_Do this:_ Copy the lines word for word, beginning with the line that contains "What distance lies" and continuing through the line that contains "158 centimetres". Leave the pictures out.

[A block of data]
========================================================================
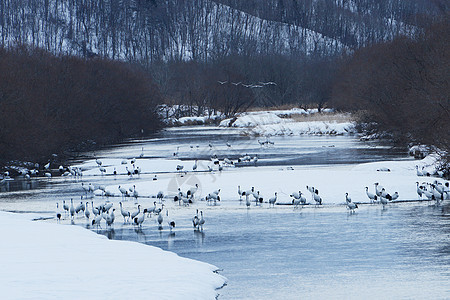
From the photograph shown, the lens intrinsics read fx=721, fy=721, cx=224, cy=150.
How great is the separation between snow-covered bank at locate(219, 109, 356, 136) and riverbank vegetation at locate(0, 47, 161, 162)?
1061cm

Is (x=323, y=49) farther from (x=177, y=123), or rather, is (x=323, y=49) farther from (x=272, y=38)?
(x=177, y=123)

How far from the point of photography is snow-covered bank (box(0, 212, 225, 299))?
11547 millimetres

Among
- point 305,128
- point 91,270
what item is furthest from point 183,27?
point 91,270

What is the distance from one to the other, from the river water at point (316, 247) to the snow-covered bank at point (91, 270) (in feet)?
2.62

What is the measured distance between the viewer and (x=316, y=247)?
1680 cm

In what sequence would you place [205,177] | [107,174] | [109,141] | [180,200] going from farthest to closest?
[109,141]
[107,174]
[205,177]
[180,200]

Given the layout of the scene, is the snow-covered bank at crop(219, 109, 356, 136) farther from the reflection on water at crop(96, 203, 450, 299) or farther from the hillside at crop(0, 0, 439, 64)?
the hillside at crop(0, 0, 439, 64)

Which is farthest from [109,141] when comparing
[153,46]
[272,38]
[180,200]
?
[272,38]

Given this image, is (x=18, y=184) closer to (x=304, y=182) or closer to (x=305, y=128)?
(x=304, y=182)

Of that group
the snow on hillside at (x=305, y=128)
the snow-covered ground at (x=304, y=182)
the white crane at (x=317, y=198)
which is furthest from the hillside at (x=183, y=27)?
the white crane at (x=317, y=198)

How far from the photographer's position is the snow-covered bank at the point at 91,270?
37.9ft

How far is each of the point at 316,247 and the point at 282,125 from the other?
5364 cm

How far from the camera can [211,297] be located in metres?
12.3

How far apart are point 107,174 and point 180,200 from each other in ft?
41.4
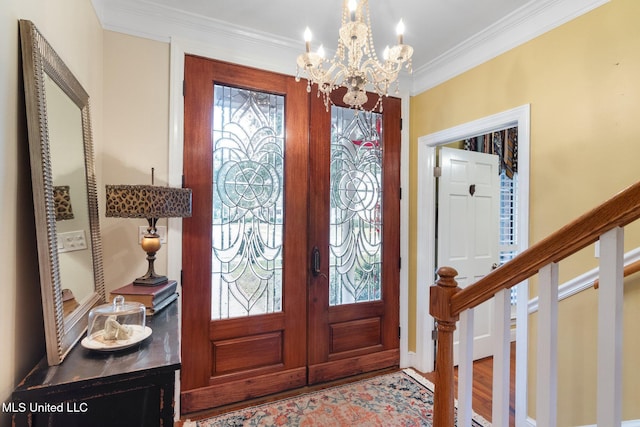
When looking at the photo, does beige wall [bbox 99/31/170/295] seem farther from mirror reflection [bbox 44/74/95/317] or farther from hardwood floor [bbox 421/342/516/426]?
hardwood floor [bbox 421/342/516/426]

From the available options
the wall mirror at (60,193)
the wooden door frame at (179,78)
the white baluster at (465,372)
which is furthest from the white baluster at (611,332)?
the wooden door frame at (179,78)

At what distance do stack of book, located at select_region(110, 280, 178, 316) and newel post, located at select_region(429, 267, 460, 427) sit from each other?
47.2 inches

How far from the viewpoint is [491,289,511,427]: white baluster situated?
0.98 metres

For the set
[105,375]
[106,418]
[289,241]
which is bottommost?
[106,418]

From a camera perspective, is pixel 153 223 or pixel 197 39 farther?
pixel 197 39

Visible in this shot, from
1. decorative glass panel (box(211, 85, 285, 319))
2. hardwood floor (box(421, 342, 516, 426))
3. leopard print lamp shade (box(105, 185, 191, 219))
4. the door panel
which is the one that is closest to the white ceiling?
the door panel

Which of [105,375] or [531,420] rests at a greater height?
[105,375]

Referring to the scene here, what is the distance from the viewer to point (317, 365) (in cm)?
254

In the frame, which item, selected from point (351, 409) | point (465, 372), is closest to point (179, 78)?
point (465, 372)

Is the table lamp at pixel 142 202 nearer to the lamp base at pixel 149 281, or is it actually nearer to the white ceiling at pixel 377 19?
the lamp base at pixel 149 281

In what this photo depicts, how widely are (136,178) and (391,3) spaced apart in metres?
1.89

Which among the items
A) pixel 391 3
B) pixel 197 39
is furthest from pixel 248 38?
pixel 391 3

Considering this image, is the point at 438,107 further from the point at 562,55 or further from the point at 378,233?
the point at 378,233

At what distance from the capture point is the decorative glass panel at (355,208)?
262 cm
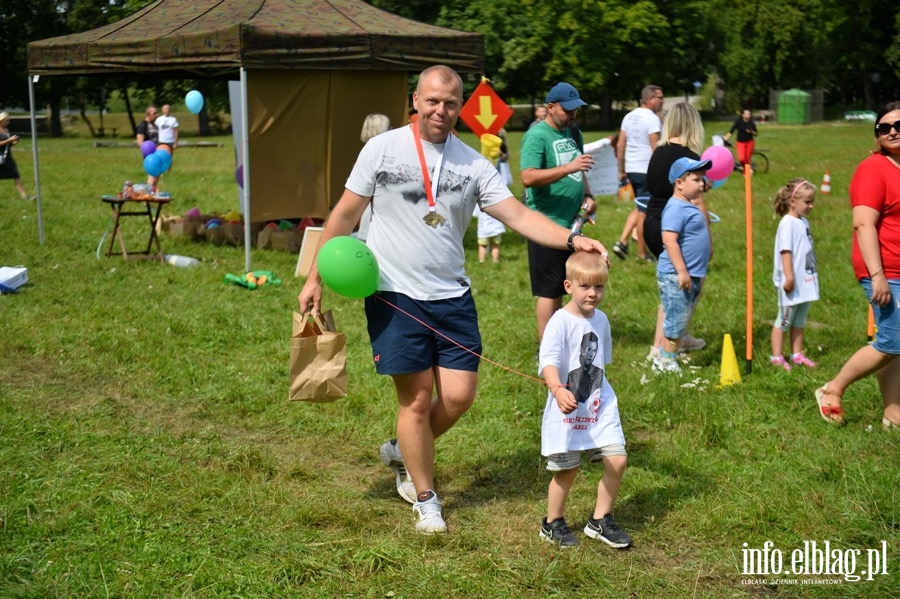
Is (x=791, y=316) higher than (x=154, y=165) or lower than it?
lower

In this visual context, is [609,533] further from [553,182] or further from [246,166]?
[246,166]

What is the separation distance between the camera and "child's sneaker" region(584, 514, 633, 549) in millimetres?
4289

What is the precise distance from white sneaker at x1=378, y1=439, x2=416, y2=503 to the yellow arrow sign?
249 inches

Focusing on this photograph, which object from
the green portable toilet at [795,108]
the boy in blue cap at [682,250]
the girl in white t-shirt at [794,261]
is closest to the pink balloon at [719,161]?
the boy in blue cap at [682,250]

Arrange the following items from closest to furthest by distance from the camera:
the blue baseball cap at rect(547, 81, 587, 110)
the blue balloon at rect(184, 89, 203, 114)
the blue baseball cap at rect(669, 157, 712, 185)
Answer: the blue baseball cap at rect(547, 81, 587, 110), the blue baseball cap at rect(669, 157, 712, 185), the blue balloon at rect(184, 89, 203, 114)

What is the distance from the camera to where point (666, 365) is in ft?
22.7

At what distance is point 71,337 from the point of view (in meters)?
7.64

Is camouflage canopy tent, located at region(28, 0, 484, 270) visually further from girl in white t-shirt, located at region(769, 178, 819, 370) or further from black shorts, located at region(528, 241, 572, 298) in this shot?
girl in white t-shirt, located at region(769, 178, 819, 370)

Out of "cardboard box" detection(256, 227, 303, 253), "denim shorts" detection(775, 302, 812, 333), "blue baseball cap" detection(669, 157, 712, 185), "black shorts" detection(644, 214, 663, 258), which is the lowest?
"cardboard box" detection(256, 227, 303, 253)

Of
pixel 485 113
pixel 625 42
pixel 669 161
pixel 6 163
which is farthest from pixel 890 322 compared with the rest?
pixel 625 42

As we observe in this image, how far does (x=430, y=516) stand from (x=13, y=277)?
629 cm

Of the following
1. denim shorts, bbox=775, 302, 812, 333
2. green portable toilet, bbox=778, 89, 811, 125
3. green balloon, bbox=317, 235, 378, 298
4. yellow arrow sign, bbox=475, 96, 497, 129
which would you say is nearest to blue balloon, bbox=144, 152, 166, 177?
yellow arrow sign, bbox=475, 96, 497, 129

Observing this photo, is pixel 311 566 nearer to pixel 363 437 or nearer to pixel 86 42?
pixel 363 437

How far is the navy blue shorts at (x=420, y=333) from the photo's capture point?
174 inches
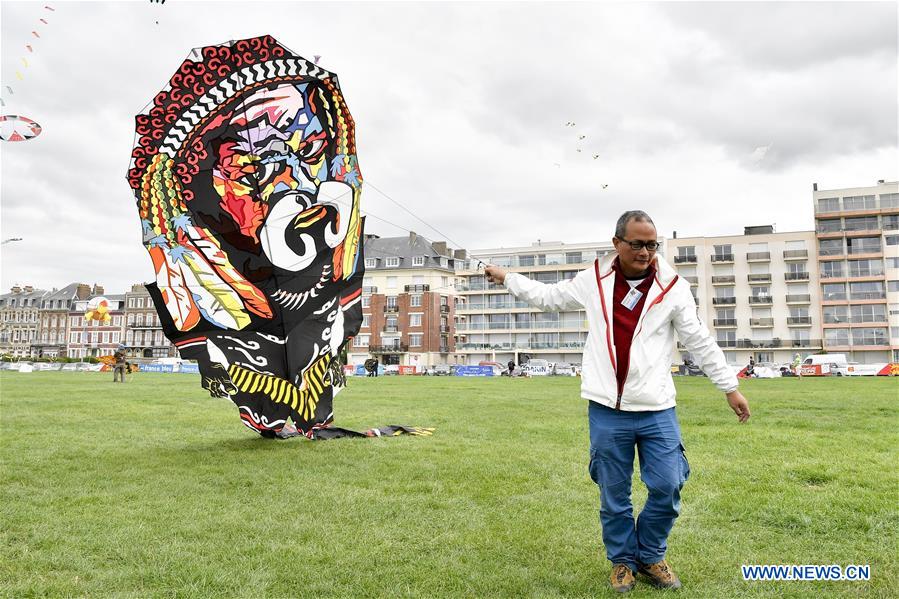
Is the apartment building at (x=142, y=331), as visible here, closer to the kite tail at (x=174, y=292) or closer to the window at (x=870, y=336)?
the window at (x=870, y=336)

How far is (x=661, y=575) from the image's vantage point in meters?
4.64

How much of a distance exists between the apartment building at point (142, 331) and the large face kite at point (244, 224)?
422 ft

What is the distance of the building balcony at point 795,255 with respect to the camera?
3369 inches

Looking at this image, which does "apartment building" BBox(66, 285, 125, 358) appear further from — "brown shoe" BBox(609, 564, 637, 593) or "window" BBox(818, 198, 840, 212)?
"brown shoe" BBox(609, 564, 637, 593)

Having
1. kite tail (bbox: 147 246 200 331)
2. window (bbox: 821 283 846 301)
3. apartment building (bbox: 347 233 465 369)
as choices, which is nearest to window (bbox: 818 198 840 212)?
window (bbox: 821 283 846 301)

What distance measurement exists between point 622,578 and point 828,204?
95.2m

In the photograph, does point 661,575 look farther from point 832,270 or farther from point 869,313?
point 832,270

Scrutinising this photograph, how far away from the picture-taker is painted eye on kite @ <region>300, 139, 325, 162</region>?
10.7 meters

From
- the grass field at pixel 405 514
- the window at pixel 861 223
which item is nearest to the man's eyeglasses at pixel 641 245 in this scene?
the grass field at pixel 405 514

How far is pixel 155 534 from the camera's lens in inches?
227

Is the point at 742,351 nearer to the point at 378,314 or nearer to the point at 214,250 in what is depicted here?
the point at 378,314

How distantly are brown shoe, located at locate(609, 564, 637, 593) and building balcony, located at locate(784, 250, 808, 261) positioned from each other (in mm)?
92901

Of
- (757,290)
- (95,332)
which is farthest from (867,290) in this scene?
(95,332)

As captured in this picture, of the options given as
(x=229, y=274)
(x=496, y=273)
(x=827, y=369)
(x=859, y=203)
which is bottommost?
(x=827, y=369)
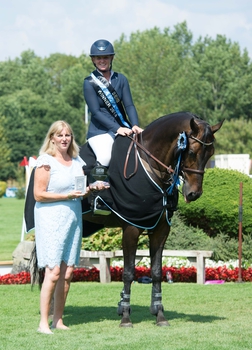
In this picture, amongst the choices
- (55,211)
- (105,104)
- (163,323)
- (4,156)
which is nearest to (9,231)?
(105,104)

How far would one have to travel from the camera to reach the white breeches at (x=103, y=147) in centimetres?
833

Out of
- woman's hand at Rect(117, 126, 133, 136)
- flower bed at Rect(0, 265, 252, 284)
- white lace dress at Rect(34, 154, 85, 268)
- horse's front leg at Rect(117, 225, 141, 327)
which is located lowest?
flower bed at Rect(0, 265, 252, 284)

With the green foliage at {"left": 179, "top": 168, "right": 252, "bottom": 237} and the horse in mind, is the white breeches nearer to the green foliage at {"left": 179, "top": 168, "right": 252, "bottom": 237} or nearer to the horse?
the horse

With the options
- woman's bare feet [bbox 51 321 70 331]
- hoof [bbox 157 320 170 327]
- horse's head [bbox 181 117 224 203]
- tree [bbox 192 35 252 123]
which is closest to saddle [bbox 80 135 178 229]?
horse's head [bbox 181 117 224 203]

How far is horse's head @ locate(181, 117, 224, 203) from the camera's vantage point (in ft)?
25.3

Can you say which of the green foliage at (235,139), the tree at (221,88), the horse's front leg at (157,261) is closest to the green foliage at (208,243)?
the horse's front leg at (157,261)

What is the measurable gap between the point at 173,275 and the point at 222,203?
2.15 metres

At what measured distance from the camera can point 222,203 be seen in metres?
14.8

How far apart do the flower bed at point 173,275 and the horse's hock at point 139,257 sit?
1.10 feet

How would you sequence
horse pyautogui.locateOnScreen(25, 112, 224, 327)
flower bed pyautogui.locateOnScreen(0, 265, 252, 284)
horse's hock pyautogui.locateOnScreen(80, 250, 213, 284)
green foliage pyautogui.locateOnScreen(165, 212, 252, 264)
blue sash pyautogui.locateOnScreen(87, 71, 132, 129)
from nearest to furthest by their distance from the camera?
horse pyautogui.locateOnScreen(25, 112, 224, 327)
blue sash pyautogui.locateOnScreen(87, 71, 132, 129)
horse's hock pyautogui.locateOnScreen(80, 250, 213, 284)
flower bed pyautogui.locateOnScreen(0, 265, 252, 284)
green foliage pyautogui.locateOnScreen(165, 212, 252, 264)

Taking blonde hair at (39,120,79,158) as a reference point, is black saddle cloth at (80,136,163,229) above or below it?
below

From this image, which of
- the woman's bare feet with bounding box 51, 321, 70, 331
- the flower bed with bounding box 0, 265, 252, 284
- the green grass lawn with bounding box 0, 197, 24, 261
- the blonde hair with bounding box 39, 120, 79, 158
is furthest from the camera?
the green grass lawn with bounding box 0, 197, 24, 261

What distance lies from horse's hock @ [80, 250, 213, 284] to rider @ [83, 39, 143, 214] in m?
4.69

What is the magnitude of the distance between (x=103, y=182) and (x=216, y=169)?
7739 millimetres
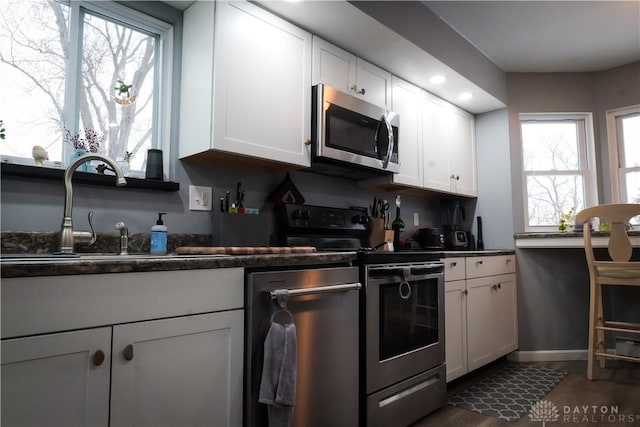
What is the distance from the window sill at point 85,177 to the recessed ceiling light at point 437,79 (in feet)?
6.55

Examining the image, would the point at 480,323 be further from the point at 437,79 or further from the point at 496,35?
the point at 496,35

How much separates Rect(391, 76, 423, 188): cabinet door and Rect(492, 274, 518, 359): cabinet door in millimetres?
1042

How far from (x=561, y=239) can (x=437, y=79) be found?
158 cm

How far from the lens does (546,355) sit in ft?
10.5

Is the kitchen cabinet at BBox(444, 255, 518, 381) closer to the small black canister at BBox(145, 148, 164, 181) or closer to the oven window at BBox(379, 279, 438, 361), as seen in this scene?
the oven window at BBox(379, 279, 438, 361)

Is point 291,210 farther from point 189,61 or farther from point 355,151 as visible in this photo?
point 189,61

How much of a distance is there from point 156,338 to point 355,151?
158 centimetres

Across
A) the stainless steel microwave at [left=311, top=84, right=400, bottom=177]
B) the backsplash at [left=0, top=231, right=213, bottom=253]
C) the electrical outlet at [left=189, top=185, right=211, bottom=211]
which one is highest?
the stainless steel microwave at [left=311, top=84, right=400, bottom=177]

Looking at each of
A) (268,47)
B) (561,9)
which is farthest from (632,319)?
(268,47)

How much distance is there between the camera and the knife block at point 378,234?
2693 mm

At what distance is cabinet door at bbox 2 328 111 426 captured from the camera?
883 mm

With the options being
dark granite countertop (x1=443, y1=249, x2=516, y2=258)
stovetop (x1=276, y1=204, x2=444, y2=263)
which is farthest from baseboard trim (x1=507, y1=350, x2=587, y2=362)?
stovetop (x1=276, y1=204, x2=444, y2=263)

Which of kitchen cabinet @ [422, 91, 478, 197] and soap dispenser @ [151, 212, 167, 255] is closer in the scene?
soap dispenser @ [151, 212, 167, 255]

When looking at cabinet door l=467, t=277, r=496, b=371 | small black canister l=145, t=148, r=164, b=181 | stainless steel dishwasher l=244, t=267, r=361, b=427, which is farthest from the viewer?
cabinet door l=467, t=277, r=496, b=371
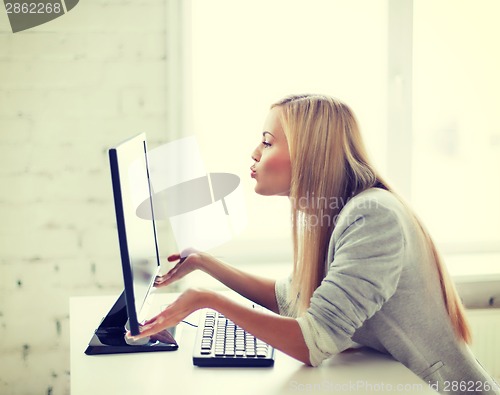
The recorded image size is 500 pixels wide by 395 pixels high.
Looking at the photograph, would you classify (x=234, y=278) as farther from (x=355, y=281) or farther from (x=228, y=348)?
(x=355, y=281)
========================================================================
_Exercise result:_
What distance lies from horse's hock @ [80, 250, 213, 284] to rider @ [83, 39, 143, 214] in m?
4.69

What is the magnitude of the distance between (x=103, y=182) and (x=216, y=169)?
7739 millimetres
What is the distance from the window sill at point 85,177 to the recessed ceiling light at point 437,79 (in feet)?
6.55

Examining the image, would the point at 480,323 be further from the point at 437,79 or further from the point at 496,35?
the point at 496,35

How much separates Rect(391, 76, 423, 188): cabinet door and Rect(492, 274, 518, 359): cabinet door in millimetres?
1042

How far from (x=561, y=239) can (x=437, y=79) be found?
158 cm

How far from the lens does (546,355) sit in ft?
10.5

Is the kitchen cabinet at BBox(444, 255, 518, 381) closer to the small black canister at BBox(145, 148, 164, 181) or closer to the oven window at BBox(379, 279, 438, 361), as seen in this scene?
the oven window at BBox(379, 279, 438, 361)

Is point 291,210 farther from point 189,61 or farther from point 355,151 as visible in this photo?
point 189,61

How much of a distance is there from point 156,338 to point 355,151?
158 centimetres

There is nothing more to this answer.